Air Products (NYSE:APD), Lehigh Valley, PA, reported sales for the second quarter ended March 31 were $2.5 billion, up 6 percent over the same period a year ago. Underlying sales were down 2 percent due to the decision to exit the Polyurethane Intermediates business (PUI). Acquisitions contributed 6 percent.
Profit attributable to Air Products declined 2 percent to $290.4 million.
Sequential sales declined 3 percent, with underlying sales down 3 percent on lower Tonnage Gases volumes due to planned customer maintenance. Operating income increased 5 percent sequentially, primarily from the inventory accounting revaluation last quarter and better cost performance.
"Good cost performance helped offset weaker than expected volumes in the second quarter," said John McGlade, president and CEO. "Global economic growth continued to be a challenge, with a slower U.S., contraction in Europe, softness in China, and an electronics market much weaker than we expected."
Merchant Gases sales of $1 billion increased 14 percent versus the prior year due largely to the Indura acquisition. Underlying sales declined 1 percent. Operating income of $168 million increased 10 percent.
Tonnage Gases sales of $809 million increased 3 percent versus the prior year on new plant volumes and higher energy pass-through, partially offset by lower PUI volumes. Operating income of $123 million decreased 2 percent.
Electronics and Performance Materials sales of $549 million declined 3 percent versus prior year, with lower electronics materials and equipment sales partially offset by the DA NanoMaterials acquisition.

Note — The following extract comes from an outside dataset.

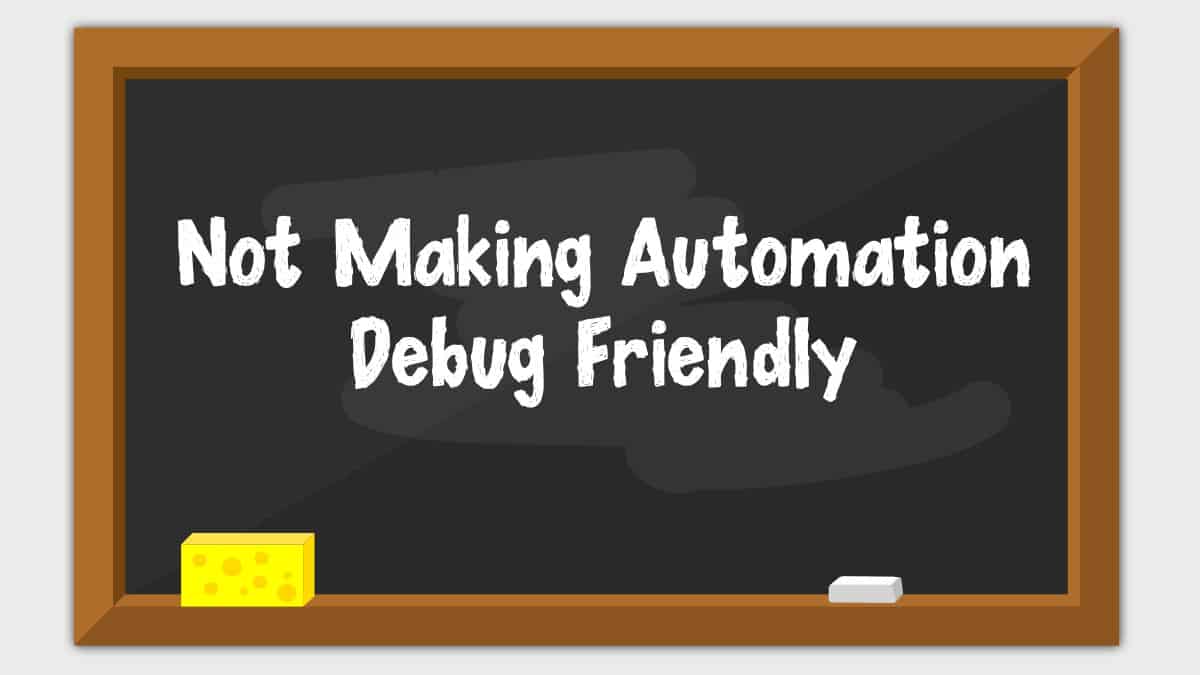 Automation Debug Friendly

Operating income of $78 million decreased 9 percent.
Equipment and Energy sales of $124 million increased 12 percent versus prior year, due to higher LNG project activity. Operating income of $21 million more than doubled versus prior year.
For the first six months of the fiscal year, sales were $5 billion, up 8 percent over the same period a year ago. Profit increased 4.5 percent to $568.7 million.